Während der Tour wurde der Name „Oxford Canadians“ angenommen. Zudem begann die Mannschaft, ein rotes Ahornblatt auf ihrem Dress zu tragen. Die Oxford Canadians waren damit die erste Eishockeymannschaft, die das kanadische Nationalsymbol auf der Brust trug. 1965 wurde die kanadische Nationalflagge mit einem Ahornblatt darauf eingeführt.
Im Winter 1910/11 gewannen die Canadians das Eishockeyturnier in Brüssel (im Dezember 1910) und den Coupe de Chamonix im Januar 1911 sowie Spiele gegen den Berliner Schlittschuhclub, den Akademischen Sportclub Dresden und den SK Slavia Prag.[3]

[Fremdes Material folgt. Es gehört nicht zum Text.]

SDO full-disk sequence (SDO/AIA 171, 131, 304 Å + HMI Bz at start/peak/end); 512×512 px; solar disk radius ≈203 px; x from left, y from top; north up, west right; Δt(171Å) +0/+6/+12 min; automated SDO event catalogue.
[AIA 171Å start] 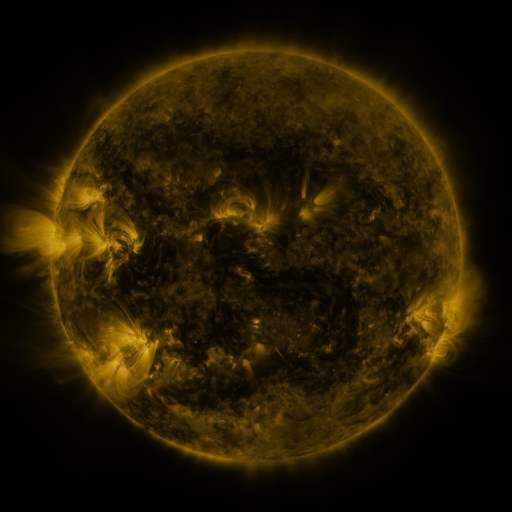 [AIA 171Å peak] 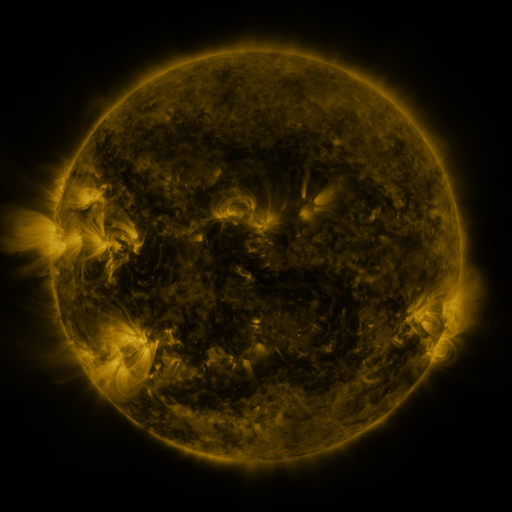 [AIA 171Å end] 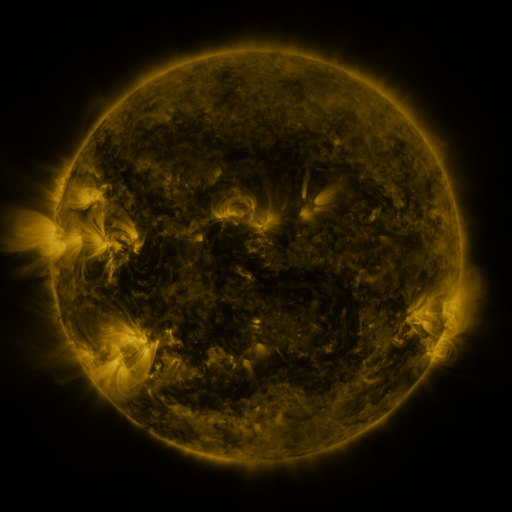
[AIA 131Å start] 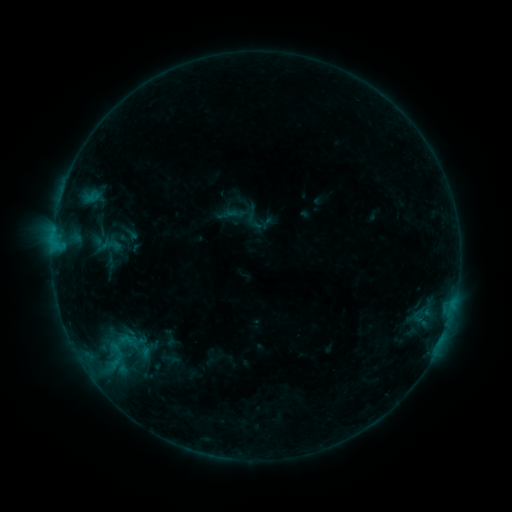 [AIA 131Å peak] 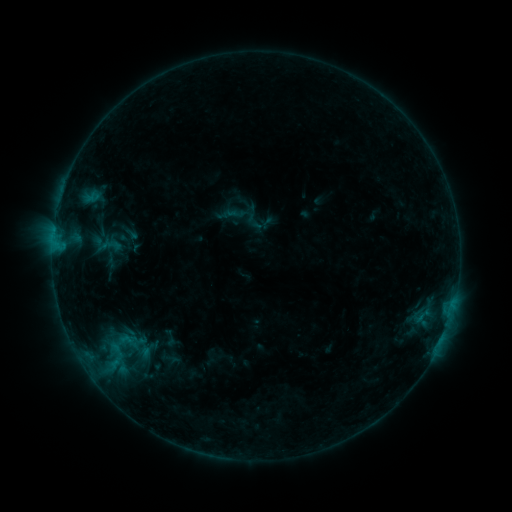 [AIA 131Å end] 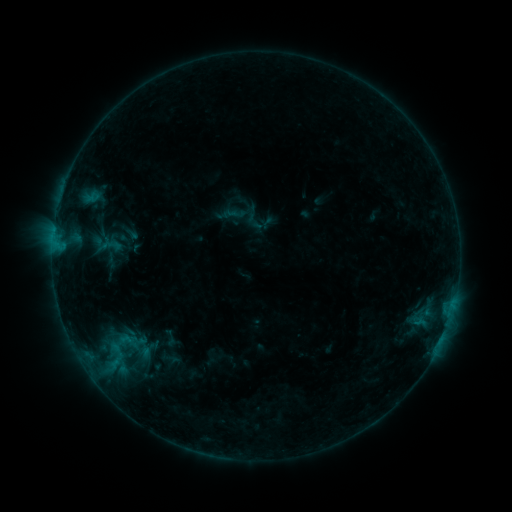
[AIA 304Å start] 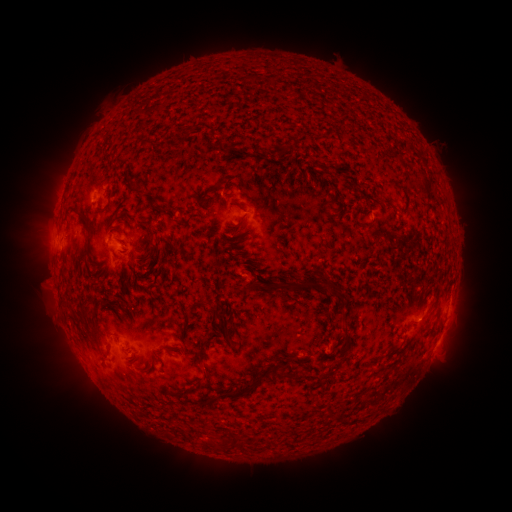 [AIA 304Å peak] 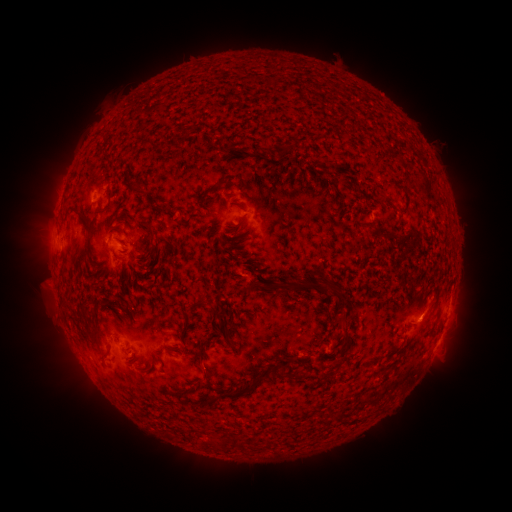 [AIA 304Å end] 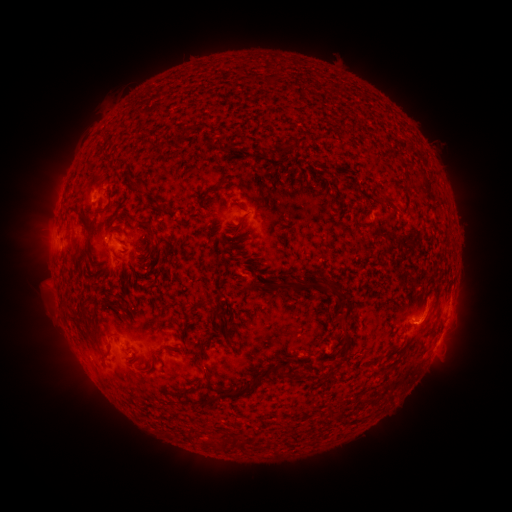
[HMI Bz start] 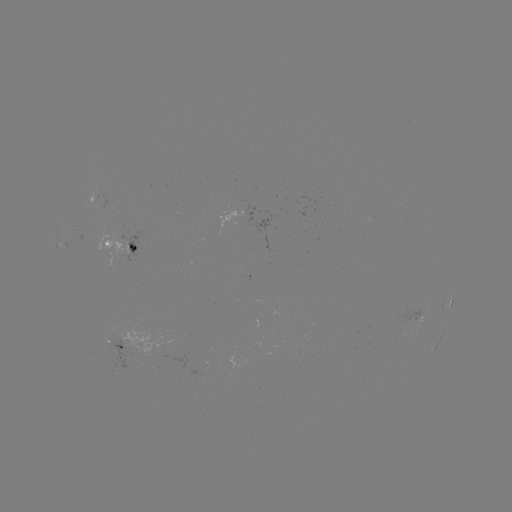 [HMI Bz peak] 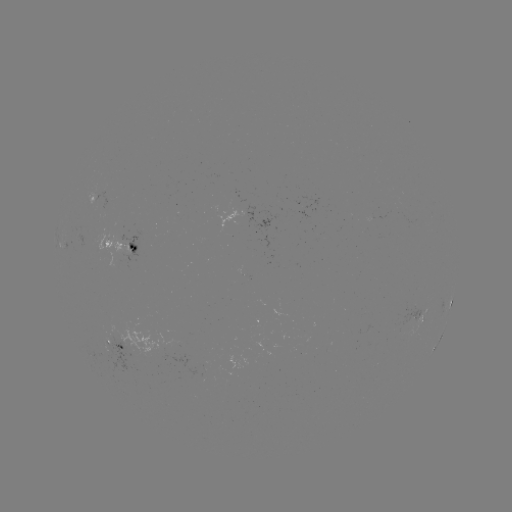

1911 wurden die Mannschaft in den Internationalen Verband LIHG aufgenommen, dem heutigen Weltverband IIHF.[4] Er galt dort als Vertretung Kanadas – offizieller Name war Canada (Oxford) – und sorgte mit für die Annahme der kanadischen Eishockey-Regeln durch die LIHG am 14. März 1911.
Ende 1911 gewannen die Canadians das Eishockeyturnier in Brüssel. Bei der anschließenden Deutschlandtour besiegte das Team den DHC Hannover und den MTV München, gegen den Berliner Schlittschuhclub gab es zwei Remis.[5] Das Turnier in München am 10. Januar 1912 schlossen die Canadians als Sieger ab[6], während sie beim Coupe de Chamonix 1912 nur Zweite hinter dem Club des Patineurs de Paris wurde. Schließlich nahmen sie an der ersten LIHG-Meisterschaft teil, die vom 20. bis 24. März 1912 in Brüssel, Belgien stattfand. Das Turnier wurde zeitgenössisch in Europa als Weltmeisterschaft bezeichnet.[7] Die Canadians unterlagen dabei dem Berliner Schlittschuhclub, der Deutschland vertrat; spielten gegen den Brussels IHSC (Belgien) unentschieden und beendeten das Turnier auf dem zweiten Platz.
Nach dem Ausbruch des Ersten Weltkriegs 1914 kam der Eishockey-Spielbetrieb zu erliegen. Einige der Canadians-Spieler kämpften auch im Krieg. Ab 1920 wurde wieder Eishockey gespielt, 1921 der Oxford University Ice Hockey Club gegründet.[8] Die Kanadier konnten nun in der regulären Mannschaft der Oxford University spielen, die Oxford Canadians waren Geschichte.
Ebenso 1920 wurde der „richtige“ kanadische Verband in die LIHG aufgenommen und nahm, vertreten durch Winnipeg Falcons, am Eishockeyturnier der Olympischen Sommerspiele 1920 teil – Kanada gewann das Turnier, welches später zu ersten Weltmeisterschaft erklärt wurde.